Quiggin’s statement that “war in pursuit of “legitimate national interests”, as opposed to self defence is almost always foolish and never justified” strongly suggests that, distinctly unlike Caplan, Quiggin believes defensive wars to be justified.
E Pons
Oct 20 2011 at 8:21pm
I agree completely with the stance that “justifiable” violence against an immovable injustice simply does not exist. Martin Luther King, Jr. himself was an avid advocate for nonviolent disobedience; examples of his devotion to promoting civil disobedience are prevalent in his responsive letters written to Alabama clergymen during his time in the Birmingham Jail, 1963. The clergymen urged him to discontinue his leadership of displays of civil disobedience and that the black community was better off participating in peaceful unification in the court systems. However, King formulates many responses to this letter that deemed the nonviolent actions going on in Birmingham to be both inappropriate for the time and circumstances.
King argues that “ injustice anywhere is a threat to justice everywhere” and one act of civil disobedience would be spread by the domino effect.

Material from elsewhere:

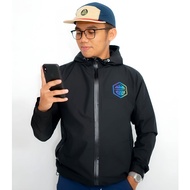 Waterproof windbreaker Jacket outdoor adventure And Motorcycle addict adventure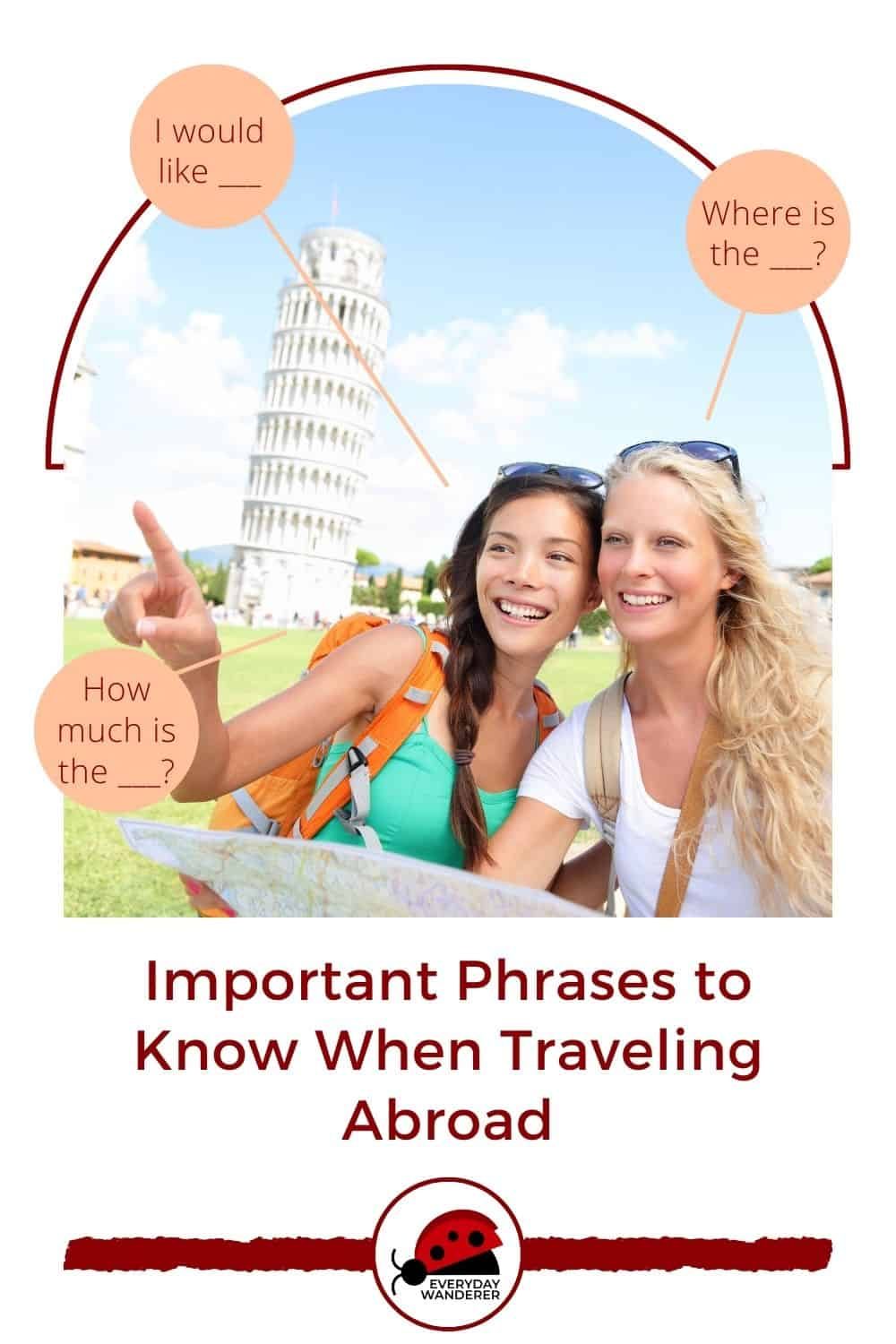 Phrases in Local Language - Pin 4 - JPG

He also implies that civil disobedience is substantially more difficult to follow through with due to the amount of willpower to accept that fighting for justice will be hard as well as the fact that one who is wholeheartedly practicing civil disobedience may very well be injured and even lose their life for the cause. King also says that we have a legal and moral responsibility to defy unjust laws because the phrase “unjust law” in itself is an oxymoron- a law is defined as a declaration that is supposed to innately bring justice.
The injustices that pursued African-Americans throughout centuries in our nation’s history seemed totally immovable and unchangeable at one point in time. However, we can see today that justice has prevailed and continues to prosper for the rights of African-Americans. This is due to the nonviolent disobedience fostered by MLK. We cannot underestimate the power of civil disobedience and that justice will eventually prevail- acting through violence will only undermine the diplomacy and democracy of any group who participates in it.